*** QUOTED PASSAGE

You can find the aforementioned principles in the prayer Pope Francis has written. Their relevance to the task of renewing fruitful communication—and their witness to the Franciscan instinct connecting daily life to the Gospel of love—are worth exploring in greater depth. That’s the motivation for the step-by-step, line-by-line reflections occupying the remainder of this book.
Consider this a start for society’s long journey toward less hurtful headlines, leading to more truthful information and conversations that can heal society. We’re not suggesting the Pope has added any unique ideas to the ongoing pursuit of more ethical, effective journalism. This is not new, but it’s in a new context—from a pastor rather than a pundit, recognizing that both pondering and stepping forward are needed, although many opinion-shapers encourage neither. You will find links to an existing spectrum of insights that complement the Pope’s—and may enhance your own.
Here’s the prayer for journalism which officially debuted on May 13, 2018. Compare it with “version 1.0,” which is eminently worth frequent repetition. They both echo St. Francis’ love for the Gospel—and hence for “Good News.”
Lord, make us instruments of your peace.
Help us to recognize the evil latent in a communication that does not build communion.

******
*** INFORMATION SUPPLIED

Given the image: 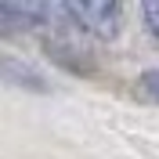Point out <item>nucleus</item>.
<instances>
[{"label": "nucleus", "instance_id": "3", "mask_svg": "<svg viewBox=\"0 0 159 159\" xmlns=\"http://www.w3.org/2000/svg\"><path fill=\"white\" fill-rule=\"evenodd\" d=\"M0 80H7L11 87H25V90H43V76H40L33 65H25L22 58H7L0 54Z\"/></svg>", "mask_w": 159, "mask_h": 159}, {"label": "nucleus", "instance_id": "4", "mask_svg": "<svg viewBox=\"0 0 159 159\" xmlns=\"http://www.w3.org/2000/svg\"><path fill=\"white\" fill-rule=\"evenodd\" d=\"M138 94H141L145 101H156V105H159V69L145 72V76L138 80Z\"/></svg>", "mask_w": 159, "mask_h": 159}, {"label": "nucleus", "instance_id": "1", "mask_svg": "<svg viewBox=\"0 0 159 159\" xmlns=\"http://www.w3.org/2000/svg\"><path fill=\"white\" fill-rule=\"evenodd\" d=\"M65 18L76 25V29H87L101 40H112L119 33V22H123V7L109 4V0H83V4H61Z\"/></svg>", "mask_w": 159, "mask_h": 159}, {"label": "nucleus", "instance_id": "5", "mask_svg": "<svg viewBox=\"0 0 159 159\" xmlns=\"http://www.w3.org/2000/svg\"><path fill=\"white\" fill-rule=\"evenodd\" d=\"M145 22H148V29L159 36V0L156 4H145Z\"/></svg>", "mask_w": 159, "mask_h": 159}, {"label": "nucleus", "instance_id": "2", "mask_svg": "<svg viewBox=\"0 0 159 159\" xmlns=\"http://www.w3.org/2000/svg\"><path fill=\"white\" fill-rule=\"evenodd\" d=\"M43 22H65V11L51 4H29V0H0V36L36 29Z\"/></svg>", "mask_w": 159, "mask_h": 159}]
</instances>
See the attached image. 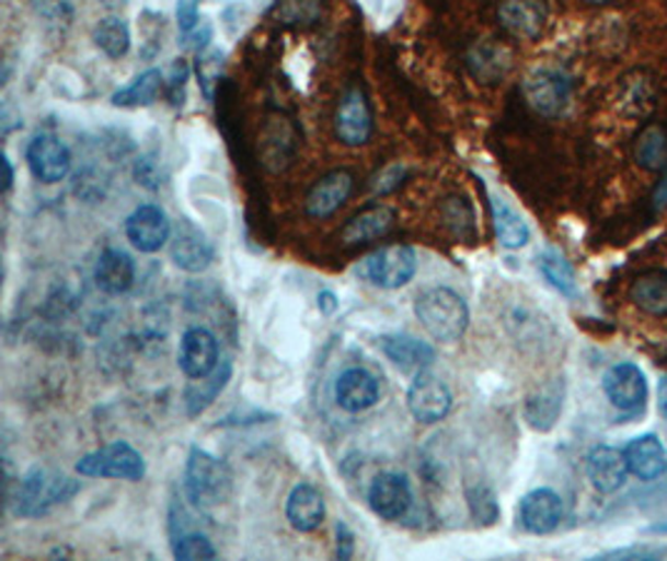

******

### TASKS TO COMPLETE
1) Answer these questions using the passage on the journalism prayer:
(a) On what date did the prayer for journalism officially debut?
(b) The new context comes from a pastor rather than from whom?
(c) What is the opening line of the prayer?
2) Reproduce part of the passage on the journalism prayer word for word. Begin at the words "Here’s the prayer" and stop after "of your peace.".
This listing is a separate body of material from the passage on the journalism prayer.

### SOLUTIONS
1)
(a) May 13, 2018
(b) A pundit
(c) "Lord, make us instruments of your peace."

2)
Here’s the prayer for journalism which officially debuted on May 13, 2018. Compare it with “version 1.0,” which is eminently worth frequent repetition. They both echo St. Francis’ love for the Gospel—and hence for “Good News.”
Lord, make us instruments of your peace.